Repeat each line of the material below exactly as it appears, minus any pictures.

--- START OF GIVEN ENTRIES ---

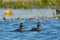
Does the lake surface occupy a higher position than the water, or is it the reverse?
the lake surface

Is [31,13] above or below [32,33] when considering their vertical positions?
above

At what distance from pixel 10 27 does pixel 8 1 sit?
0.48 m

--- END OF GIVEN ENTRIES ---

SOLUTION TO THIS PROBLEM:
Does the lake surface occupy a higher position than the water, or is it the reverse?
the lake surface

Is [31,13] above or below [32,33] when considering their vertical positions?
above

At what distance from pixel 10 27 does pixel 8 1 sit?
0.48 m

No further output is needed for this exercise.